Against shields, EMP damage is divided by 3 and converted into normal shield damage. If a weapon deals normal and EMP damage together, the EMP damage is applied last.

EMP is yellow, or in the case of the self-destructing Imp, blue.

Disarm damage

Disarm is a particular type of EMP that will leave the afflicted units able to move, but unable to use any weapons or special abilities (this includes jumping, using build power, regeneration or receiving income from the commander's Vanguard economy module). Disarm damage is converted into a separate disarm percentage bar tracked independently from EMP percentage. Disarmed units flash yellow instead of blue.

Slow damage

Slow damage gradually decreases the movement speed and rate of fire of enemy units.

Weapon slow.jpg

  • Unlike EMP or disarm damage, slow damage is tracked and stored directly on the affected unit as a total rather than being converted into a percentage.
  • As long as a unit has slow damage on it, it's slowed in proportion to the slow damage / its maximum health. This means that damaging a unit can increase its slow since the slow damage buffer becomes proportionally larger.
  • Slow damage is always capped at 50% of the unit's current health. If a unit is damaged to the point that slow damage would rise over this limit, the extra slow damage is cleared.
  • After 0.5s of taking no slow damage, units start clearing slow damage = 4% of their current health per second.
  • Some units (the Limpet and Moderator) apply overslow:
    • This is a secondary status effect that raises the slow damage cap of the target to higher than 50% of the target's current HP.
    • Even when a unit's slow damage taken is higher than 50% of its current health, it is still only slowed down by 50%. Overslow effectively "stretches out" the 50% slow longer.
    • Overslow is tracked and cleared separately from slow.

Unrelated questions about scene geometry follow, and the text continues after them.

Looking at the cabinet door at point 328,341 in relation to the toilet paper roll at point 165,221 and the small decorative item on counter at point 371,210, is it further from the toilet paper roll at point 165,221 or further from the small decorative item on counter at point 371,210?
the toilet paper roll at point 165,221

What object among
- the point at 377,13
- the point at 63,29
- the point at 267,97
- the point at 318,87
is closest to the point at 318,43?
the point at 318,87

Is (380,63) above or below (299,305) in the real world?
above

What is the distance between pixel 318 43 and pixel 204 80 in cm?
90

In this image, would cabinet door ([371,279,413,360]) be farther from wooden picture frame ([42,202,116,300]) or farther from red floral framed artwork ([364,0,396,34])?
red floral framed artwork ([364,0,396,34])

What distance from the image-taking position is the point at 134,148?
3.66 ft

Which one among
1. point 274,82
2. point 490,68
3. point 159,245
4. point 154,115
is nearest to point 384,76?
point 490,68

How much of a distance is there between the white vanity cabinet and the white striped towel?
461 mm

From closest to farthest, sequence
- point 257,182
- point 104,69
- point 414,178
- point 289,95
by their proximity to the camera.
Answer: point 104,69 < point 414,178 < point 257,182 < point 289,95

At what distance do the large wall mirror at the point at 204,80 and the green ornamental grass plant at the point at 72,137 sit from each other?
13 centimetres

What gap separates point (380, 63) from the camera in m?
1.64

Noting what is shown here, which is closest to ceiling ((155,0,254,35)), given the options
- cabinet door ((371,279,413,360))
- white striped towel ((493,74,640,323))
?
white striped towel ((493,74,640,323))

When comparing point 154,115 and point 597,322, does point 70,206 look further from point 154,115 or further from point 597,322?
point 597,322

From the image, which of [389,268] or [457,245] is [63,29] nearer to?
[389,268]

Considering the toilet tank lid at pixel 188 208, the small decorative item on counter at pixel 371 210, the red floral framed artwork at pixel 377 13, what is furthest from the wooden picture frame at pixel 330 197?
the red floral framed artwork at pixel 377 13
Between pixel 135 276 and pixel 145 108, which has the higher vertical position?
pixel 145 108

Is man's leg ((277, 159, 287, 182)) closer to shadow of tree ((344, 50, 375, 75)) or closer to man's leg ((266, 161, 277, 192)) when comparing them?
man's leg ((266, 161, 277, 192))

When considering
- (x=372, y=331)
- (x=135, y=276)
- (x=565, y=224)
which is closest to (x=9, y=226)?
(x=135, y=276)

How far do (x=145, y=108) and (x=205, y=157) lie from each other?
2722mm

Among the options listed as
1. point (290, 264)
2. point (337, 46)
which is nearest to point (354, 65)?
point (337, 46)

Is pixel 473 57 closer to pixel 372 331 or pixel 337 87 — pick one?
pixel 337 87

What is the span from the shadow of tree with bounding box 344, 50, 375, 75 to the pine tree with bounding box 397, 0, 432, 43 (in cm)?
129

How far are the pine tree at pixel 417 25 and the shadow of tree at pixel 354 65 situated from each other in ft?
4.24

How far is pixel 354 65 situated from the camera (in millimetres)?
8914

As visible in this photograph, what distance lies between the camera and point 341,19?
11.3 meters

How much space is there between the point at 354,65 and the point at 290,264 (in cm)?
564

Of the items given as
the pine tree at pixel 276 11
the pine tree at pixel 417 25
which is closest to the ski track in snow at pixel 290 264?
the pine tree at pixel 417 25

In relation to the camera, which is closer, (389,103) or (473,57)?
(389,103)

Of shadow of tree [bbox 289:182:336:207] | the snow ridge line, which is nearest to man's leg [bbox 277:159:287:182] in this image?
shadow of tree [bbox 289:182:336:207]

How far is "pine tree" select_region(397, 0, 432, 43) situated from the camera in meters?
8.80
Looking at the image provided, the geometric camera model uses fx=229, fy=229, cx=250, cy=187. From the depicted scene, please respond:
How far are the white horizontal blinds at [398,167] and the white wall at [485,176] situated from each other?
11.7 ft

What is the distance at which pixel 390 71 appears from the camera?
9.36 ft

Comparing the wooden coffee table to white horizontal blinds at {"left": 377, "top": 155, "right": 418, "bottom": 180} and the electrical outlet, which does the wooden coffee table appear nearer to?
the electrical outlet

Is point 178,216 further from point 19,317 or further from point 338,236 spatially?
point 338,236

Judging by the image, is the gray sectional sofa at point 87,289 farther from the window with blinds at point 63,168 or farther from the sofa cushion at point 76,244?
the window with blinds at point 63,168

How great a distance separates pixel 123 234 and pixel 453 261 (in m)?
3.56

Like EMP damage, slow damage is divided by 3 and converted into normal damage against shields.

Slow is purple.

Capture damage

Capture damage is a special kind of damage only dealt by the Dominatrix. It can steal a unit from an enemy and place it under your (potentially permanent) control.

  • When an instance of capture damage is applied to an enemy, it is directly converted into a percentage just like with EMP damage. Unlike with EMP damage, it's divided by (the target enemy's current HP + 1000) instead of just the target's current HP.
  • When a unit reaches 100% capture percentage, it is captured and belongs to the Dominatrix's player. It stays this way until the Dominatrix that dealt the final instance of capture damage is destroyed.
  • After 5s of taking no capture damage, capture percentage decays at a rate of 4% per second.
  • If a captured unit's controlling Dominatrix is destroyed, it is returned to its original controller with 95% capture percentage.
  • Capturing a Dominatrix grants control of all its subordinates, in a tree-like control structure.
  • Even though capture percentage stacks, it does not stack between players who belong on different teams. Each team gets their own capture bar for the target unit, and the UI will only display the highest percentage.

When a Dominatrix takes control of an enemy unit, a visible control line is drawn leading from the Dominatrix to its victim. The full line is visible to any enemy player who has vision of either end of the line, so they can spot hidden controllers. Even though the Dominatrix has a 12 second reload time after capturing a unit, this only applies to the Dominatrix that dealt the final instance of capture damage - every other Dominatrix that contributed can fire on new targets immediately.

Capturing a unit that originally belonged to an ally returns it to that ally without creating a control link.